Pinterest’s results were partially the result of a lot of new learnings, and part luck that everyone’s teams had to scrap and re-learn all their approaches to deep learning. Beyond that, Pinterest has billions of images that are largely loaded with high-quality versions of images that lend themselves to be naturally searchable, an archive of data that other companies or academics might not have. The whole “move fast, break things” kind of fits with Pinterest, which was trying to get versions in front of users in order to figure out what worked best, because the team (of less than a dozen) felt like it was inventing new user behavior.
There are plenty of other attempts by other companies to weaponize this technology into something commercial, with startups like Clarifai raising a lot of capital and building metadata-driven visual search that it make available for retailers and businesses. Google is always a looming beast with its vast amount of data, though whether that translates into a commercial product is another story. Pinterest, meanwhile, hopes that its focus on returning related ideas rather than direct one-to-one image results — and the tech behind it — is something that’ll continue to differentiate it going forward.

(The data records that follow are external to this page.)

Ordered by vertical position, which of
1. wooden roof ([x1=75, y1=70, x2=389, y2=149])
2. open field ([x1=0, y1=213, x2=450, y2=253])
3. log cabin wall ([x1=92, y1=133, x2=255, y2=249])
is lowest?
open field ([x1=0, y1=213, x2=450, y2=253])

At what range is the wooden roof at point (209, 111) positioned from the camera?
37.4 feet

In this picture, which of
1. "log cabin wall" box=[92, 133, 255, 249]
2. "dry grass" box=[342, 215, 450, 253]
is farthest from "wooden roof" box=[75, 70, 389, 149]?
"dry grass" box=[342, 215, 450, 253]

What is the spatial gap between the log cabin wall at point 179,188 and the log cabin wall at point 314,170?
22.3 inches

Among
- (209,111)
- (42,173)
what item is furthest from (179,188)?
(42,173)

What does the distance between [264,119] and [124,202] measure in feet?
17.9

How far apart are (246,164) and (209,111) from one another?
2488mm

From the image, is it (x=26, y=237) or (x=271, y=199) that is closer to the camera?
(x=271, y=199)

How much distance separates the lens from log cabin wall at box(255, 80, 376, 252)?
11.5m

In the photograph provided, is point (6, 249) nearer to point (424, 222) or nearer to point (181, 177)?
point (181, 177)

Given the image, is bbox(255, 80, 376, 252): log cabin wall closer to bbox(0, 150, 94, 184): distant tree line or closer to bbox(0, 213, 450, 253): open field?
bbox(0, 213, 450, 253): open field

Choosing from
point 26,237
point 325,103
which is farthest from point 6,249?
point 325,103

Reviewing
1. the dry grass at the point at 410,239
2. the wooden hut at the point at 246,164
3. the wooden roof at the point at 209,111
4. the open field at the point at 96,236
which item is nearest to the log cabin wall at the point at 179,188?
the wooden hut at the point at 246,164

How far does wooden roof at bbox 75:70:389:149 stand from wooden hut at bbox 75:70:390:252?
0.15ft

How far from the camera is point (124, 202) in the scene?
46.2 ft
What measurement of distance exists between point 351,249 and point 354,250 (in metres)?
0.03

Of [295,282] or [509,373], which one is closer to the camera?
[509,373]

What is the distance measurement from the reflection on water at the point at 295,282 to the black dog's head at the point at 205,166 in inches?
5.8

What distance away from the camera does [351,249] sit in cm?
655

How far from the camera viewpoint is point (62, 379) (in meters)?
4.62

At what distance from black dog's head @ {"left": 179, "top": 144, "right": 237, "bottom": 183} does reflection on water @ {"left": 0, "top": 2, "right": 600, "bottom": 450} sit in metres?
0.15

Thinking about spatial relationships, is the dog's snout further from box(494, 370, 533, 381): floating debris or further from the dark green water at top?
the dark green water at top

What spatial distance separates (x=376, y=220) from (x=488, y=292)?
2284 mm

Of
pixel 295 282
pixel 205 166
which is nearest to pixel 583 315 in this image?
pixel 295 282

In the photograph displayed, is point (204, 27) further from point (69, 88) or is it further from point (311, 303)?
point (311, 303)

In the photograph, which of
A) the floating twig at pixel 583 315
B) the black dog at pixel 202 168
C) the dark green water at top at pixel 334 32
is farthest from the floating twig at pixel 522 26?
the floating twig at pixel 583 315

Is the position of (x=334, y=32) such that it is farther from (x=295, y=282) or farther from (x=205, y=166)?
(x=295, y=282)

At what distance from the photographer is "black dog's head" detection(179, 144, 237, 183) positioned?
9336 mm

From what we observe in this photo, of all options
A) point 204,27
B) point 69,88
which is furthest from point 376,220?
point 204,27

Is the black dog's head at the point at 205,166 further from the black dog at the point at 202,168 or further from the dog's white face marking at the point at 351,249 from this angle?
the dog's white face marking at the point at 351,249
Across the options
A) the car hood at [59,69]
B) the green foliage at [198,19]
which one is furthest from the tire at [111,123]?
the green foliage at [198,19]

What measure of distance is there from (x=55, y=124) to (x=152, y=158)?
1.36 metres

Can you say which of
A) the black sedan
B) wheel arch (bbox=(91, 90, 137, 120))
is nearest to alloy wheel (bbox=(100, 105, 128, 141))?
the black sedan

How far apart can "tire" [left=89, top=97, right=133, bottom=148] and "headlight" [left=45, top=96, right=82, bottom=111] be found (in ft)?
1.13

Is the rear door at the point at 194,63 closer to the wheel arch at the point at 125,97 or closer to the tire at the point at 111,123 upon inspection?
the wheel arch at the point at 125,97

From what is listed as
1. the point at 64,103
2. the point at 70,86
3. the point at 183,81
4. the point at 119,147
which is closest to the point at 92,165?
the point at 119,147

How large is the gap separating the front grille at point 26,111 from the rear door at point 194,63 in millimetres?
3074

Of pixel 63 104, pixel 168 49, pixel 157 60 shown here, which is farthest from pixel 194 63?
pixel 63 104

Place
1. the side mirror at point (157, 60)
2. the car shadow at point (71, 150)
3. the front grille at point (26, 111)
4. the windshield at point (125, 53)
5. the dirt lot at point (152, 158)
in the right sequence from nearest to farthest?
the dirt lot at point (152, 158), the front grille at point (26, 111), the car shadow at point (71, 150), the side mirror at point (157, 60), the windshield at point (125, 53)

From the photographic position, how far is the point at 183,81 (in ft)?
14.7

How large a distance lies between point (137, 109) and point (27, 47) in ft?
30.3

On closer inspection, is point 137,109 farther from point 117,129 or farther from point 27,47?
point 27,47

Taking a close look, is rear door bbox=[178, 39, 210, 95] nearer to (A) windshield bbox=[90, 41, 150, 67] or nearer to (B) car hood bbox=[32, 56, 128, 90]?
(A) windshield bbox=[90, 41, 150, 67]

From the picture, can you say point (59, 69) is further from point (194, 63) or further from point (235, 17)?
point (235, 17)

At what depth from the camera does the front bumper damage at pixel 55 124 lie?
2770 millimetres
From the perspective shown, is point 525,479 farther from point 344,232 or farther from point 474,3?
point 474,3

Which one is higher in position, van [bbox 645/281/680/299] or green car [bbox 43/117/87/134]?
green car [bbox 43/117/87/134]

“We’re trying to use camera to turn your world into Pinterest,” Pereta said. “It’s not that we’re creating some completely new experience to a user. It feels like when we nailed it, it’s when you feel like the entire world is made of pins. That thing, I take a photo of that chair, it’s not just that chair’s similar styles but also it in context. If you were to find that chair on Pinterest, that’s exactly what you’d expect to find. That wandering, that discovering. When we do a really good job with camera, it’s gonna feel like the world is made of pins.